Sentient are experts in helping those who provide adventure play areas develop robust health and safety risk assessments. Providers of play areas are legally obliged to complete a “suitable and sufficient” risk assessment of their facilities and to act on what they find. These may be slightly different from health and safety risk assessments in industry, since it has been recognised that some risk is actually beneficial to a child’s learning and development.
In the past risk assessment for play areas has leaned towards prevention of injury. More recently it has been realised that it is also important to assess the benefits in terms of enjoyment, health and wellbeing, and to manage the risks, rather than excluding them completely.
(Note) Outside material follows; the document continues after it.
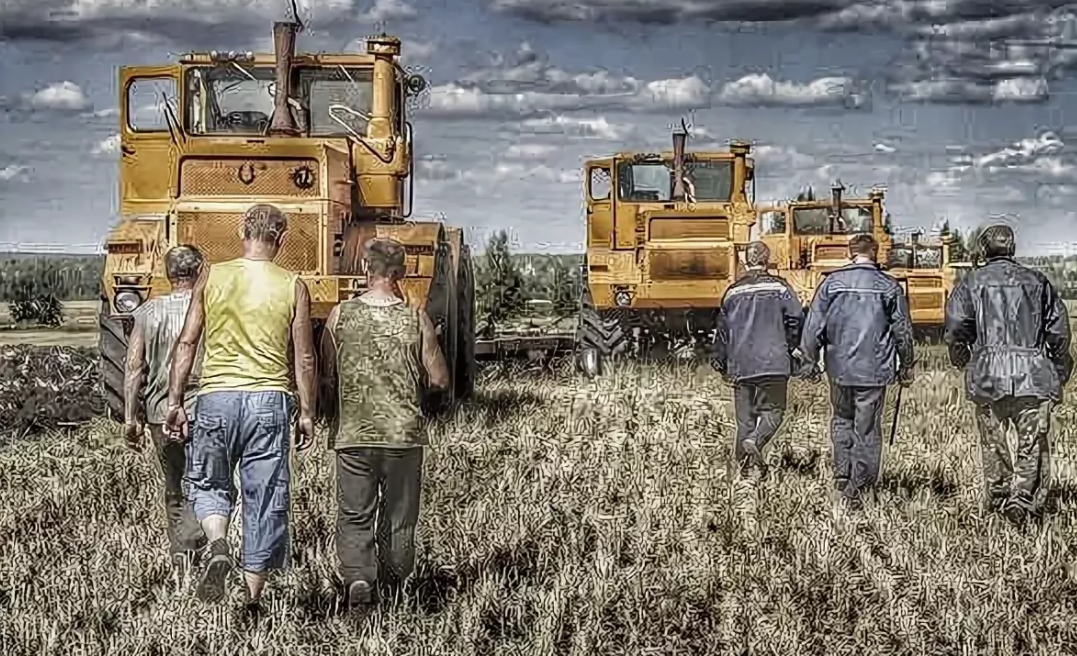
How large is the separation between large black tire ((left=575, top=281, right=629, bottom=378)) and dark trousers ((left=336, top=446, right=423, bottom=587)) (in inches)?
426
“Children need and want to take risks when they play. Play provision aims to respond to these needs and wishes by offering children stimulating, challenging environments for exploring and developing their abilities. In doing this, play provision aims to manage the level or risk so that children are not exposed to unacceptable risks of death or serious injury”. (Managing risk in play provision – Play England)
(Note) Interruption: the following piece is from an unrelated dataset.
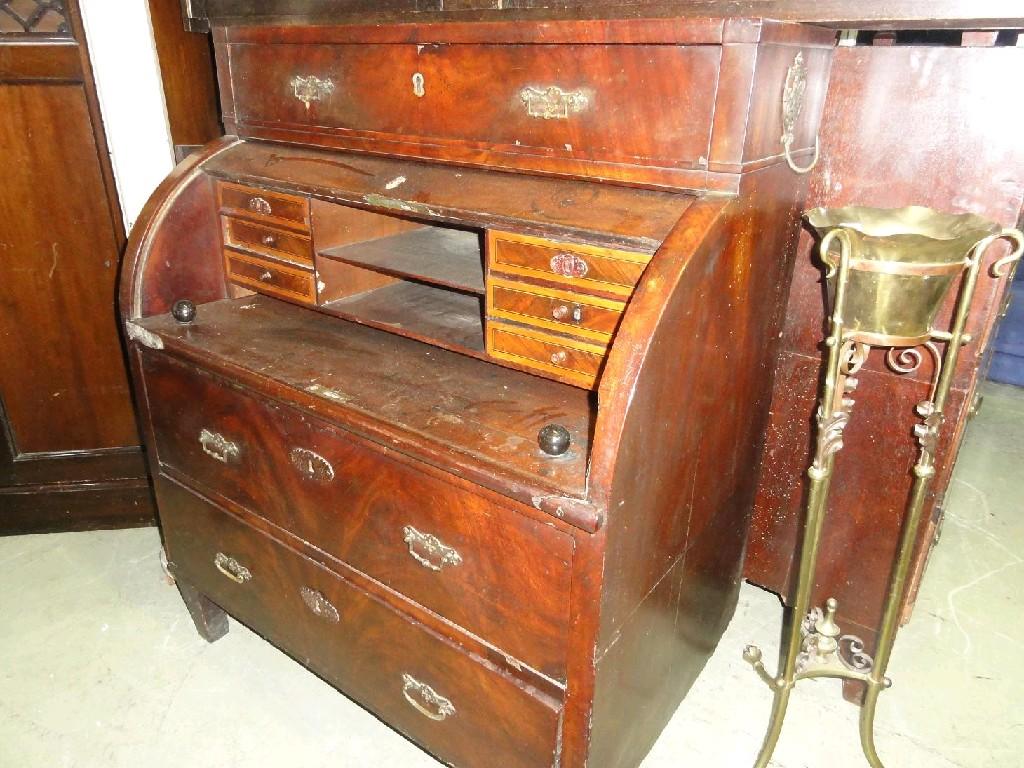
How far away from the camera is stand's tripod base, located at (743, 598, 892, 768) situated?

As such any risk assessment for play areas should take into account the benefits and risks associated with any activity, with attention to any hazards that could cause serious harm. It is not designed to remove all risks from children’s play but is intended to ensure that injuries are avoided by taking reasonable precautions.
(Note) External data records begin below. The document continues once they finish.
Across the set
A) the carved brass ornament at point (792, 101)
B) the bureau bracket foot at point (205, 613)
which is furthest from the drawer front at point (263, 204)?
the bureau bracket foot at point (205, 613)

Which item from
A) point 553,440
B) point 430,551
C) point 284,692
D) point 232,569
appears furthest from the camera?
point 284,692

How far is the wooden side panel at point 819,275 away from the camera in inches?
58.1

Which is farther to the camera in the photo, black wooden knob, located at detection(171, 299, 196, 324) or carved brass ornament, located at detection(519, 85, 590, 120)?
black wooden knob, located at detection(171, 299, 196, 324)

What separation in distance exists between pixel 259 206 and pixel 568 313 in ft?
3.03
Sentient work with play area providers in a number of ways to complete risk assessments. For some clients we have developed the complete Health and Safety risk assessment for adventure play areas from scratch, while for others we complete audits and provide guidance about existing risk assessment documents. Our structured approach provides a comprehensive risk assessment, designed to satisfy requirements of health and safety executive inspectors.
Any adventure playground risk assessment should include a comprehensive review of hazards or hazardous activity and identify the control measures that should be in place to mitigate any risks. For each control measure a person responsible for implementation should be identified. In addition our adventure playground health and safety consultants would look at the following areas.
Identification of the benefits of the play facility. This may include things like; giving the children opportunity have fun, test their balance or coordination, or develop interactive skills with other children.
Identify hazards associated with the play area. This may recognise such things as suspended ropes or beams, splinters in wooden equipment, or surfaces that may become slippery when wet.
Identify the risks associated with the above hazards; which would consider the possibility of bruising, strains or fractures from slips trips or falls, friction burns to hands, minor cuts or wood fragments in the skin.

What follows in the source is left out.